TRECHO DO DOCUMENTO ->
O ministro Dias Toffoli, do STF (Supremo Tribunal Federal), votou nesta quinta-feira (4) para que a corte não reconheça a existência do direito ao esquecimento no Brasil. O julgamento será retomado na próxima quarta-feira (10).

Em um voto que durou mais de três horas, o magistrado ressaltou que a criação desse instituto no país poderia violar a liberdade de expressão e disse que não há previsão dessa garantia na Constituição ou em alguma lei.

O ministro frisou que admitir a existência do direito ao esquecimento “seria uma restrição excessiva e peremptória à liberdade de expressão” e ao “direito dos cidadãos de se manterem informados de fatos relevantes da história social”.

DADOS EXIBIDOS ->

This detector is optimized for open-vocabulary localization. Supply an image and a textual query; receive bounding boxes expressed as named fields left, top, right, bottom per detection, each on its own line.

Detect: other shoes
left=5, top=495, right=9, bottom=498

PROBLEMAS PARA RESOLVER ->
1: No trecho sobre o direito ao esquecimento, quanto tempo durou o voto do ministro Dias Toffoli?
2: Prossiga com o trecho sobre o direito ao esquecimento a partir do ponto em que ele para.
As linhas vêm de outra fonte.

RESPOSTAS ->
1: Mais de três horas.

2:
“Tal possibilidade equivaleria a atribuir, de forma absoluta e em abstrato, maior peso aos direitos à imagem e à vida privada, em detrimento da liberdade de expressão, compreensão que não se compatibiliza com a ideia de unidade da Constituição”, observou.

Toffoli propôs que a decisão do Supremo valha para todas as plataformas, apesar de o caso concreto tratar de um programa de televisão.

Em resumo, o STF está discutindo se a Justiça pode proibir um fato antigo de ser exposto ao público em respeito à privacidade e à intimidade da pessoa envolvida ou se um veto nesse sentido configuraria censura e violaria a liberdade de expressão.

O caso em análise no STF é um recurso movido por irmãos de Aída Curi, assassinada em 1958 no Rio de Janeiro. O programa Linha Direta, da TV Globo, exibiu, 50 anos depois, um episódio em que reconstituiu o crime.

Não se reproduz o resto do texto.